Data items:
___

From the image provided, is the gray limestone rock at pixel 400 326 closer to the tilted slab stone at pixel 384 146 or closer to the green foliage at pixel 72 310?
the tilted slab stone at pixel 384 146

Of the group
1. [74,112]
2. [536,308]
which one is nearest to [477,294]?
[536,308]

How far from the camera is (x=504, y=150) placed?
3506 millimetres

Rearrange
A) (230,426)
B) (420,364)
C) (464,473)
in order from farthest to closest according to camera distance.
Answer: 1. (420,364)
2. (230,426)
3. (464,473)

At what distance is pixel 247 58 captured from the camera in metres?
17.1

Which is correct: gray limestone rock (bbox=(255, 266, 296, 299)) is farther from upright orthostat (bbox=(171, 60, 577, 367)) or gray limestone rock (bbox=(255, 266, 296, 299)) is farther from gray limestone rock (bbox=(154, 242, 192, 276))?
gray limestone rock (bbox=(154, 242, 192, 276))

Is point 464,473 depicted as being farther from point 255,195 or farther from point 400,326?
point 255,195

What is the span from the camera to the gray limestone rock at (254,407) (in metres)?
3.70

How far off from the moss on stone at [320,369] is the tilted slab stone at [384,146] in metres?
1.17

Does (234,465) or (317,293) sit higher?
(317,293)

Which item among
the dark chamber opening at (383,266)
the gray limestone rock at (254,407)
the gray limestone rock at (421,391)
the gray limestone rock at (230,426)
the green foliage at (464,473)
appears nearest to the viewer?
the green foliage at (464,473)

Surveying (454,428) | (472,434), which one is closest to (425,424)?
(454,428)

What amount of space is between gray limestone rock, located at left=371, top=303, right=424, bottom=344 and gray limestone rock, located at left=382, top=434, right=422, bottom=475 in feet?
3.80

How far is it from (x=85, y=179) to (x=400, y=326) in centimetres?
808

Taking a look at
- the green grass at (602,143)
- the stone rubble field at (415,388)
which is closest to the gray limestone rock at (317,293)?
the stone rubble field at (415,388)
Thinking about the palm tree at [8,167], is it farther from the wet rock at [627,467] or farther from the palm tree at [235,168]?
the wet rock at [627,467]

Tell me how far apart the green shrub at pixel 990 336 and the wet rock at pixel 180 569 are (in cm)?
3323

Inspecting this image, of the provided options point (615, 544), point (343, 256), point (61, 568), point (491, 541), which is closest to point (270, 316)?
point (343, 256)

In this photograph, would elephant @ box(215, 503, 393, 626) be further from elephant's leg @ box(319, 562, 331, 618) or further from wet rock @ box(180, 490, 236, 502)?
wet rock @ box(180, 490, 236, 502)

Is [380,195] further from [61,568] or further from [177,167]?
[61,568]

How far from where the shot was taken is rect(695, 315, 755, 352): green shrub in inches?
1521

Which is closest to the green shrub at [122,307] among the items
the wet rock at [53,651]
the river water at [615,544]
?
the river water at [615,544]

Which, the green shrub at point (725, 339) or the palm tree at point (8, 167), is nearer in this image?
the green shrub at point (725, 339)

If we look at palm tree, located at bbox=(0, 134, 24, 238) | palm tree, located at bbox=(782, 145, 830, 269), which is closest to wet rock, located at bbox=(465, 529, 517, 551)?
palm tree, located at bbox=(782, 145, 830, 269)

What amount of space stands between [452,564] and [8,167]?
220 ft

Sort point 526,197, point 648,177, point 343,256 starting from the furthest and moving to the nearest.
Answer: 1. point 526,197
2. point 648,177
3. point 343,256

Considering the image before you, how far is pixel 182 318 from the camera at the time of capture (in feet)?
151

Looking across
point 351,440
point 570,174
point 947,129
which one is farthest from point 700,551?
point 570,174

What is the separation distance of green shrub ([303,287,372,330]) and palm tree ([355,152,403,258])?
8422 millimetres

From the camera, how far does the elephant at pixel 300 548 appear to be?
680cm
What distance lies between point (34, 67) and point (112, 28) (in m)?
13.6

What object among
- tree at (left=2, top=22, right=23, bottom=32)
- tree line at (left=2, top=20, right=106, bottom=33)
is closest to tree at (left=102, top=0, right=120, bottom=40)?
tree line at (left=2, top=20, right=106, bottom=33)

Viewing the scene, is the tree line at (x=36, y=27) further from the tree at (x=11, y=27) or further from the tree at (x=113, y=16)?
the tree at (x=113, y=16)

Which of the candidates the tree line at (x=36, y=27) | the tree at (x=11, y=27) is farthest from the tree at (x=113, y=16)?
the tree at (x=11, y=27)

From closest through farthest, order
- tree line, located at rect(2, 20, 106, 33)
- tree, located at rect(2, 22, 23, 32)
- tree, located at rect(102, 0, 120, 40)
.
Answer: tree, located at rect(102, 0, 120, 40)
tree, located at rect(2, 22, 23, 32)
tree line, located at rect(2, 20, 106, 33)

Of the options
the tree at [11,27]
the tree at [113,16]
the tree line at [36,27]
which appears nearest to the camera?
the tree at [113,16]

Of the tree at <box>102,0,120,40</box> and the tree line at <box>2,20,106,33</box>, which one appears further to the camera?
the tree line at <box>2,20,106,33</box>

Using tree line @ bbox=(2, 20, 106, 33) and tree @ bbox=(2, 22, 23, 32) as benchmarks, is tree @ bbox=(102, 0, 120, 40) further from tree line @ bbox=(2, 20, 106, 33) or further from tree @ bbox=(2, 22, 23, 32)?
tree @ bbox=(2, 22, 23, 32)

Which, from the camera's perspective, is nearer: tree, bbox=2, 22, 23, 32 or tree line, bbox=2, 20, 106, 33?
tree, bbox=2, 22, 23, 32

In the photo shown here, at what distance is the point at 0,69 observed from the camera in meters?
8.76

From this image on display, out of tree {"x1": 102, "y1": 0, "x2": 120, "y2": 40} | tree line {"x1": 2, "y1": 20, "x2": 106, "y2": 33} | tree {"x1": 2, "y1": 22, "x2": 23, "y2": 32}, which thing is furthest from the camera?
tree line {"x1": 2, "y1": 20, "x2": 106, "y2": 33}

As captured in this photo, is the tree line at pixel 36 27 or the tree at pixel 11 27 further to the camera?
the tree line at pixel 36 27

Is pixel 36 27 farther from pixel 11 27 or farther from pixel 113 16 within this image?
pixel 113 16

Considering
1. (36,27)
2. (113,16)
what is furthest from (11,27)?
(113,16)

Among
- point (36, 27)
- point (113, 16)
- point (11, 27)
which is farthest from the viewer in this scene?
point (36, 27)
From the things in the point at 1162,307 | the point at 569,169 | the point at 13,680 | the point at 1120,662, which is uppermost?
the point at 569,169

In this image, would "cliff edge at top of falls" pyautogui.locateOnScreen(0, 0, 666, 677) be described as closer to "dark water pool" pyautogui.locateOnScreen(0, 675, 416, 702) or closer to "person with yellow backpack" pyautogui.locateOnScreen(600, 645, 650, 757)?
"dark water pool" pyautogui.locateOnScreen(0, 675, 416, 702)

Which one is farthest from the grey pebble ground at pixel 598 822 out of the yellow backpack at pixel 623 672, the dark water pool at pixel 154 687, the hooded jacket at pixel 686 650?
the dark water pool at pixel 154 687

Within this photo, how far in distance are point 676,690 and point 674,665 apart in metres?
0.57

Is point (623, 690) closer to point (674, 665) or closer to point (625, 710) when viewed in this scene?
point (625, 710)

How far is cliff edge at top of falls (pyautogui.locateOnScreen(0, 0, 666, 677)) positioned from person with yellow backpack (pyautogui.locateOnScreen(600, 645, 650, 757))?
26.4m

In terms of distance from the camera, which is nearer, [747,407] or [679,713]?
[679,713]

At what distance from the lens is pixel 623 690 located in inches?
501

___

> _Problem_
Give everything in the listing above, from its first line down to the line containing "3. (464,473)", as a JSON list of strings, one string per line, leaving out blank lines.

> _Output of the exercise_
[
  "From the image provided, is the gray limestone rock at pixel 400 326 closer to the tilted slab stone at pixel 384 146 or closer to the green foliage at pixel 72 310?",
  "the tilted slab stone at pixel 384 146",
  "Of the group",
  "1. [74,112]",
  "2. [536,308]",
  "which one is nearest to [477,294]?",
  "[536,308]",
  "How far from the camera is (x=504, y=150) placed?",
  "3506 millimetres",
  "Rearrange",
  "A) (230,426)",
  "B) (420,364)",
  "C) (464,473)",
  "in order from farthest to closest according to camera distance.",
  "Answer: 1. (420,364)",
  "2. (230,426)",
  "3. (464,473)"
]